**Text passage:**
━━━━━━━━━━
AMAT depends on three terms, hit latency, miss rate, and miss penalty. It is calculated by taking the product of miss rate and miss penalty and adding it to the hit latency. C-AMAT is formulated similar to AMAT, but considers concurrent hit and concurrent pure miss accesses. Quantitatively, C-AMAT is defined as the total memory access cycles (the total number of cycles executed in which there is at least one outstanding memory reference), represented as $T_{MemCycle}$, divided by the total number of memory accesses, represented as $C_{MemAcc}$:

$C\mbox{-}AMAT = \frac{T_{MemCycle}}{C_{MemAcc}}$

Concurrency is implicit in the above equation. When several memory accesses coexist during the same cycle, $T_{MemCycle}$ only increases by one but $C_{MemAcc}$ increases by the amount of accesses which overlap. Thus, $T_{MemCycle}$ is calculated in overlapping mode, to account for concurrency in the modern memory hierarchy.

In addition, $T_{MemCycle}$ only includes clock cycles which have memory access activities; thus cycles without any memory references are excluded. This is related to another research work, which defines Access Per Cycle (APC).[2][3] APC is a performance metric to measure concurrent memory system performance. C-AMAT is the reciprocal of APC:

$C\mbox{-}AMAT=\frac{1}{APC}=\frac{T_{MemCycle}}{C_{MemAcc}}$

In order to gain meaningful insights from the C-AMAT model, C-AMAT is extended to the following:

$C\mbox{-}AMAT = \frac{H}{C_H} + pMR \cdot \frac{pAMP}{C_M}$

C-AMAT now includes five parameters: H(hit latency), C$_{\text{H}}$ (hit concurrency), pMR (pure miss rate), pAMP (pure average miss penalty), and C$_{\text{M}}$(average pure miss concurrency). A pure miss is a miss which contains at least one miss cycle that does not have any hit access activity. From the above formula, as C$_{\text{H}}$ increases, access time will decrease, and as C$_{\text{M}}$ increases access time decreases as well. Thus concurrency can lower the access time, but as pMR and pAMP increase access time will increase. C-AMAT then shows the performance advantages that can be achieved as concurrency increases as well as how pure miss reduction, which is described in the next section, can improve overall performance.

C-AMAT redefines pMR as the number of pure misses divided by the total number of accesses. pAMP is the average number of pure miss cycles per miss access. In contrast to AMAT's MR and AMP, C-AMAT calculates miss rate and average miss penalty in terms of pure misses.
━━━━━━━━━━
**Supplied material:**
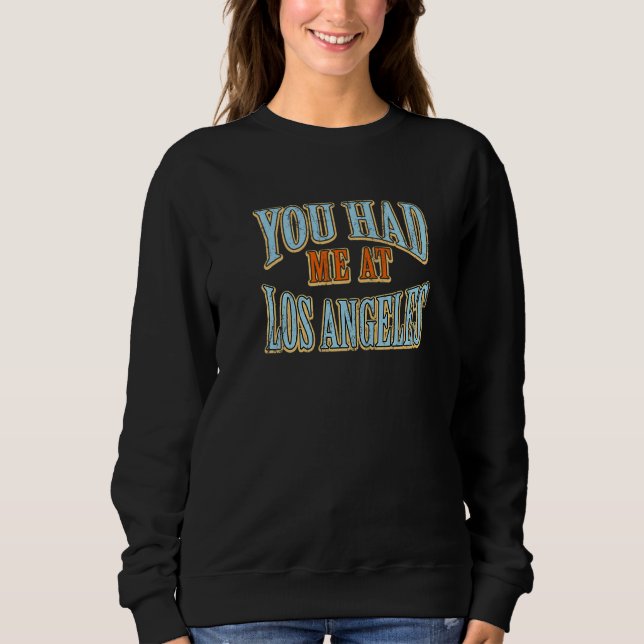 You Had Me At Los Angeles  Tourist Humour Travelle Sweatshirt (Front)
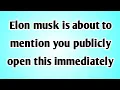 👉Elon musk is about to mention you publicly open this immediately.....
━━━━━━━━━━
**Explore the material:**
a: Reproduce the C-AMAT text word for word, from "C-AMAT redefines pMR" down to "of pure misses.".
b: According to the C-AMAT text, what is a pure miss?

**Per-task answers:**
a:
C-AMAT redefines pMR as the number of pure misses divided by the total number of accesses. pAMP is the average number of pure miss cycles per miss access. In contrast to AMAT's MR and AMP, C-AMAT calculates miss rate and average miss penalty in terms of pure misses.

b: A pure miss is a miss that contains at least one miss cycle without any hit access activity.